**Task to carry out:** Can you give the lines below as a numbered list, with the blank lines dropped and the pictures left out?

**Spatial reasoning question records:**
== == ==

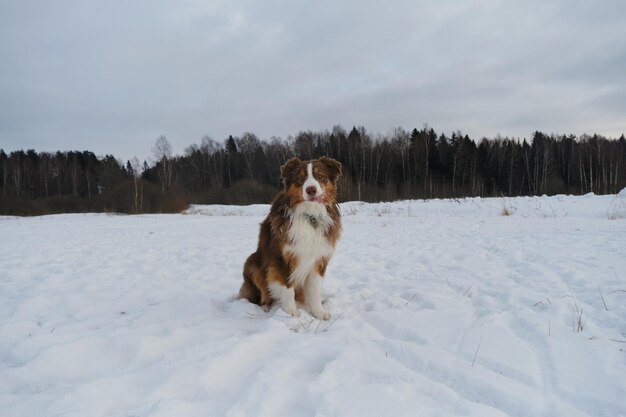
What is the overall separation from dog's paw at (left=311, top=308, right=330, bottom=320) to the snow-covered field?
11 centimetres

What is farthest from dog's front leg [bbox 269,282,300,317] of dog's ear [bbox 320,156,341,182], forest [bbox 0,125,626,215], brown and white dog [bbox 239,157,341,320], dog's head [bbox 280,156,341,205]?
forest [bbox 0,125,626,215]

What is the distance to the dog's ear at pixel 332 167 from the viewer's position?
4.09 meters

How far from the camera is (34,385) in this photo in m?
2.19

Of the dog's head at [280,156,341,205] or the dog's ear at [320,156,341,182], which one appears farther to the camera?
the dog's ear at [320,156,341,182]

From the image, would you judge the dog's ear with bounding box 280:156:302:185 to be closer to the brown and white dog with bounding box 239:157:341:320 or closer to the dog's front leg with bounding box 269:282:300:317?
the brown and white dog with bounding box 239:157:341:320

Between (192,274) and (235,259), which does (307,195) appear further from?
(235,259)

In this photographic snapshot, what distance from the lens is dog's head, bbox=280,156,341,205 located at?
143 inches

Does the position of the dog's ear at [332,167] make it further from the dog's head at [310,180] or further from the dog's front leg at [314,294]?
the dog's front leg at [314,294]

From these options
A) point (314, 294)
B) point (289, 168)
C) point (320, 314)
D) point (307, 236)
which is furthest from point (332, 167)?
point (320, 314)

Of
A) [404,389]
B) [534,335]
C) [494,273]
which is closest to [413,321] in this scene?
[534,335]

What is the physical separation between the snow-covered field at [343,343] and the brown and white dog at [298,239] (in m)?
0.31

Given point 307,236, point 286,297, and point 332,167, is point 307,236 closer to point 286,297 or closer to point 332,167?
point 286,297

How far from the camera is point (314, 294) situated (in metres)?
3.84

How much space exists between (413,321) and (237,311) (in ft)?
6.47
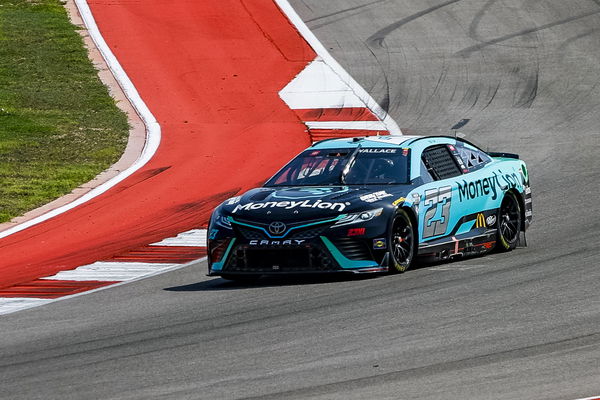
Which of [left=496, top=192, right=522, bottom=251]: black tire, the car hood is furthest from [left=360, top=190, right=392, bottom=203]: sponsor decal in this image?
[left=496, top=192, right=522, bottom=251]: black tire

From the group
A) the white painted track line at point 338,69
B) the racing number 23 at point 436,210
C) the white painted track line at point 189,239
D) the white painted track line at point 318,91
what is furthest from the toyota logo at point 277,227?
the white painted track line at point 318,91

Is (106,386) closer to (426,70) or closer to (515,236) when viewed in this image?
(515,236)

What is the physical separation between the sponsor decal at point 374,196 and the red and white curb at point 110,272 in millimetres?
2614

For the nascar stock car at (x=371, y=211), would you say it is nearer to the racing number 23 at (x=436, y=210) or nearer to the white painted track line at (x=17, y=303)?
the racing number 23 at (x=436, y=210)

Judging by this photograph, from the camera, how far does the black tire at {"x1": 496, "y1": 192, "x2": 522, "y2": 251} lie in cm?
1346

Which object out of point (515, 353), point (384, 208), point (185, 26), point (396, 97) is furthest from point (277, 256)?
point (185, 26)

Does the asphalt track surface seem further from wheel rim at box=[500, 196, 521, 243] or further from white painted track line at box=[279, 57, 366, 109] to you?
white painted track line at box=[279, 57, 366, 109]

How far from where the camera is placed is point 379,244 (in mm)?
11406

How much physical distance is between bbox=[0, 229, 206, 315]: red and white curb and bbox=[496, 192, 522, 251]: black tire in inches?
129

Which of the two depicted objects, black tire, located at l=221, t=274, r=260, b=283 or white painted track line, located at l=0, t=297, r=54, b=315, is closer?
white painted track line, located at l=0, t=297, r=54, b=315

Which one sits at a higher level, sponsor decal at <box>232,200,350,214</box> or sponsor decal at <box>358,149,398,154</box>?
sponsor decal at <box>358,149,398,154</box>

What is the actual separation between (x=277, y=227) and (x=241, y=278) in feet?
2.84

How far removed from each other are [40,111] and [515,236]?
13.1 m

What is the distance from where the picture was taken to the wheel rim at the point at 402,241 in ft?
38.4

== == ==

**Completed exercise:**
1. What is the overall separation from dog's paw at (left=311, top=308, right=330, bottom=320) to the snow-covered field?
2. 11 centimetres
3. What is farthest from dog's front leg [bbox 269,282,300,317] of dog's ear [bbox 320,156,341,182], forest [bbox 0,125,626,215], brown and white dog [bbox 239,157,341,320], dog's head [bbox 280,156,341,205]?
4. forest [bbox 0,125,626,215]
5. What is the distance to the dog's ear at pixel 332 167 from the viewer's position?
6. 4.09 meters
7. How far from the camera is (34,385) in this photo in m?
8. 2.19
9. Of the dog's head at [280,156,341,205] or the dog's ear at [320,156,341,182], which one appears farther to the camera?
10. the dog's ear at [320,156,341,182]
11. From the image, would you judge the dog's ear with bounding box 280:156:302:185 to be closer to the brown and white dog with bounding box 239:157:341:320 or closer to the dog's front leg with bounding box 269:282:300:317?
12. the brown and white dog with bounding box 239:157:341:320
13. Between (192,274) and (235,259), which does (307,195) appear further from?
14. (235,259)
15. In this photographic snapshot, what distance from the lens is dog's head, bbox=280,156,341,205 located at?
16. 143 inches
17. Does the position of the dog's ear at [332,167] make it further from the dog's head at [310,180] or further from the dog's front leg at [314,294]?
18. the dog's front leg at [314,294]
19. From these options
20. A) point (314, 294)
21. B) point (289, 168)
22. C) point (320, 314)
23. D) point (307, 236)
24. which is furthest from point (332, 167)?
25. point (320, 314)
26. Of
27. A) [404,389]
28. B) [534,335]
29. C) [494,273]
30. which is closest to [413,321] in this scene?
31. [534,335]
32. What is the physical separation between the snow-covered field at [343,343] and the brown and white dog at [298,239] (in m)?
33. 0.31
34. Given point 307,236, point 286,297, and point 332,167, is point 307,236 closer to point 286,297 or closer to point 332,167?
35. point 286,297
36. How far from the camera is point (314, 294) situated (in metres)?
37. 3.84
38. How much space exists between (413,321) and (237,311) (in ft)?
39. 6.47
40. Which of [left=496, top=192, right=522, bottom=251]: black tire, the car hood is furthest from [left=360, top=190, right=392, bottom=203]: sponsor decal in this image?
41. [left=496, top=192, right=522, bottom=251]: black tire
42. From the group
43. A) the white painted track line at point 338,69
44. B) the racing number 23 at point 436,210
45. C) the white painted track line at point 189,239
46. D) the white painted track line at point 318,91
47. what is furthest from the toyota logo at point 277,227?
48. the white painted track line at point 318,91
49. Is (106,386) closer to (426,70) or closer to (515,236) when viewed in this image?
50. (515,236)
51. What is the physical separation between the sponsor decal at point 374,196 and the red and white curb at point 110,272 in millimetres?
52. 2614
53. For the nascar stock car at (x=371, y=211), would you say it is nearer to the racing number 23 at (x=436, y=210) or nearer to the white painted track line at (x=17, y=303)?
54. the racing number 23 at (x=436, y=210)
55. Judging by this photograph, from the camera, how far does the black tire at {"x1": 496, "y1": 192, "x2": 522, "y2": 251} lie in cm?
56. 1346
57. Which object out of point (515, 353), point (384, 208), point (185, 26), point (396, 97) is furthest from point (277, 256)?
58. point (185, 26)
59. Does the asphalt track surface seem further from wheel rim at box=[500, 196, 521, 243] or further from white painted track line at box=[279, 57, 366, 109] to you?
60. white painted track line at box=[279, 57, 366, 109]
61. How far from where the camera is placed is point 379,244 (in mm)?
62. 11406
63. How much physical distance is between bbox=[0, 229, 206, 315]: red and white curb and bbox=[496, 192, 522, 251]: black tire in inches?
64. 129
65. Which of the two depicted objects, black tire, located at l=221, t=274, r=260, b=283 or white painted track line, located at l=0, t=297, r=54, b=315, is closer?
66. white painted track line, located at l=0, t=297, r=54, b=315
67. Which one sits at a higher level, sponsor decal at <box>232,200,350,214</box> or sponsor decal at <box>358,149,398,154</box>?
68. sponsor decal at <box>358,149,398,154</box>
69. What is the actual separation between (x=277, y=227) and (x=241, y=278) in feet?
70. 2.84
71. How far removed from each other are [40,111] and [515,236]?
72. 13.1 m
73. What is the distance from where the picture was taken to the wheel rim at the point at 402,241 in ft?
74. 38.4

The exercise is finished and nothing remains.